Copy, from the material below, every line in which the word "California" can be found.

___ Source data ___

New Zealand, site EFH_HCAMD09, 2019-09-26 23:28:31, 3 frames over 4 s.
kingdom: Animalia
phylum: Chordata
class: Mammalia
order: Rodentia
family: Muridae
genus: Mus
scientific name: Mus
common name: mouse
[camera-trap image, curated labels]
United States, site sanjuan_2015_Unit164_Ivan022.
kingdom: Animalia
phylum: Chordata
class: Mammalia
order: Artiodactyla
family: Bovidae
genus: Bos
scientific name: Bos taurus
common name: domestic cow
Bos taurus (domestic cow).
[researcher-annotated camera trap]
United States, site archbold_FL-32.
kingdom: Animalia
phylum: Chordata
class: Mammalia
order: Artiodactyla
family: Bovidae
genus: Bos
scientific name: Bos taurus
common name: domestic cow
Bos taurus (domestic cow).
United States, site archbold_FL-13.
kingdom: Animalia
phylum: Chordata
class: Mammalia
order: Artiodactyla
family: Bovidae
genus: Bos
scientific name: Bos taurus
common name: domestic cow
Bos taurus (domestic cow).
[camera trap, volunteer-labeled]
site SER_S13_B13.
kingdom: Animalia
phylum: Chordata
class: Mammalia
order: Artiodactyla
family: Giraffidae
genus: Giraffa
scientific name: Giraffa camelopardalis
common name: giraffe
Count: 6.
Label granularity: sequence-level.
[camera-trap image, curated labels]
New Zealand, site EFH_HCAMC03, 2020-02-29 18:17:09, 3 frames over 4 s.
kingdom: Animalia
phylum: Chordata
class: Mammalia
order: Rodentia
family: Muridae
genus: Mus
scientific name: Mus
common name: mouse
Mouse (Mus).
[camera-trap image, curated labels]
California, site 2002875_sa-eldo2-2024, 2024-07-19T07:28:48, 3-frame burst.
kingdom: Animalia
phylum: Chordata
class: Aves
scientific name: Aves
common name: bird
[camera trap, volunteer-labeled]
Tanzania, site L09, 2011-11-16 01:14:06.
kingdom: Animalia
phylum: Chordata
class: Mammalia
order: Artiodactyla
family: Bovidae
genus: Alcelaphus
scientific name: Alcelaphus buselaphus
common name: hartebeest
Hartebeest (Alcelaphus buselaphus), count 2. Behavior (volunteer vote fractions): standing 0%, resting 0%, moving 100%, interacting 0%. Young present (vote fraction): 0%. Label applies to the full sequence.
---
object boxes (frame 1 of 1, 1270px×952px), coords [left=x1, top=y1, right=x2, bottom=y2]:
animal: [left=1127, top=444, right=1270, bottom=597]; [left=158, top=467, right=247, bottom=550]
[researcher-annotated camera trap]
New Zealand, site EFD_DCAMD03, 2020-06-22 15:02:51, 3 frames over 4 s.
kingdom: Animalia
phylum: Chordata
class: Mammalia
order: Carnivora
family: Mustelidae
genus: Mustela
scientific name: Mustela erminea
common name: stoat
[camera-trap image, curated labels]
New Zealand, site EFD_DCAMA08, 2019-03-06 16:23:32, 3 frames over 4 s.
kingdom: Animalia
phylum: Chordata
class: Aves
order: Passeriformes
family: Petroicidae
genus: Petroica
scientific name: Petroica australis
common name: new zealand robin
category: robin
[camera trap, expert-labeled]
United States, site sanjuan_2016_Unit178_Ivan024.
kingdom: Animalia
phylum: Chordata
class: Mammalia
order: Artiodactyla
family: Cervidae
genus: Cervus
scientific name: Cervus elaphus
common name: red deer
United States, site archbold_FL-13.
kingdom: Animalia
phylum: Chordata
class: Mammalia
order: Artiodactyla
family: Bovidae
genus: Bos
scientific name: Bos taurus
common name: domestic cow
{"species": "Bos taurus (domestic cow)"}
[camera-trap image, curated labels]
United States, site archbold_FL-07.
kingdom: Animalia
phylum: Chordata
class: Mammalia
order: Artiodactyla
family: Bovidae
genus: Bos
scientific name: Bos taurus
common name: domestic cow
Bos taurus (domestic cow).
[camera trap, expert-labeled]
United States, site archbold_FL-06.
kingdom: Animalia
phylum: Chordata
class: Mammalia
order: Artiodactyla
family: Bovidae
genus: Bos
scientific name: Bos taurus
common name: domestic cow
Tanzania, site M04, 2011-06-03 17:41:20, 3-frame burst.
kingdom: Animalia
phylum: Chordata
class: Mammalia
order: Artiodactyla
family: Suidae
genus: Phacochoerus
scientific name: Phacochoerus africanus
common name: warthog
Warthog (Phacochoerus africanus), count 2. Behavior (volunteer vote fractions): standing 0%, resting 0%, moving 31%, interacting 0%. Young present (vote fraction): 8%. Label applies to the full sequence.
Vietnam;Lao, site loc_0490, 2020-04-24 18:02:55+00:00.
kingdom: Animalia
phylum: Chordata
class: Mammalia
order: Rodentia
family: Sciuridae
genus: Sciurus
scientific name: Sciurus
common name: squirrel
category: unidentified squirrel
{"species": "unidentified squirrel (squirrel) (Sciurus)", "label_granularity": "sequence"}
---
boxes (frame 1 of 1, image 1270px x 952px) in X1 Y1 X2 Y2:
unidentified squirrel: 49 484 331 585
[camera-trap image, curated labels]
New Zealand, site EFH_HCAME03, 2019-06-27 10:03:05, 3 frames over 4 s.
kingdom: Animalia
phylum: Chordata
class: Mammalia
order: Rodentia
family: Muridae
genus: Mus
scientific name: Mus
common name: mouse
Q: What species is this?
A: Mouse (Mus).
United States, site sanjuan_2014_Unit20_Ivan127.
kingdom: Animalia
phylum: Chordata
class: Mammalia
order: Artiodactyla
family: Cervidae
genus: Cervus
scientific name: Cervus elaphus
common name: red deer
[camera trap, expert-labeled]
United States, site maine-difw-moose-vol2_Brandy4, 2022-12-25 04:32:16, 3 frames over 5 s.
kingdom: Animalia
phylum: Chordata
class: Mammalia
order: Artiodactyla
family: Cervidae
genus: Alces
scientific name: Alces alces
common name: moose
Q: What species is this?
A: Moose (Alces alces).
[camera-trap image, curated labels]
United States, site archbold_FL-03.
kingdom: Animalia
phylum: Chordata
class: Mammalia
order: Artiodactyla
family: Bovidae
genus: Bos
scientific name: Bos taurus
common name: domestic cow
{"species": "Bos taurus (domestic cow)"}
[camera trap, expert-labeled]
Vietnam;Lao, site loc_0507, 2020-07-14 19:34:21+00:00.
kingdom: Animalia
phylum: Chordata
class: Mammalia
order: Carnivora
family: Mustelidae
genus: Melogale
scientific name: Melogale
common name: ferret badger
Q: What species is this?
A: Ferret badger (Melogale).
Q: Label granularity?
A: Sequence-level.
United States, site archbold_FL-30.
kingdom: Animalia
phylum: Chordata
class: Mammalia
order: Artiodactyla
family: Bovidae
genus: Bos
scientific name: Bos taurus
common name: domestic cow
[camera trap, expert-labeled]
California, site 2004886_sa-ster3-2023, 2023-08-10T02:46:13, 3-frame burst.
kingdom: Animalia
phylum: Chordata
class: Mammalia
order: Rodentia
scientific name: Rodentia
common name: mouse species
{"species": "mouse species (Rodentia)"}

___

Finished task.
California, site 2002875_sa-eldo2-2024, 2024-07-19T07:28:48, 3-frame burst.
California, site 2004886_sa-ster3-2023, 2023-08-10T02:46:13, 3-frame burst.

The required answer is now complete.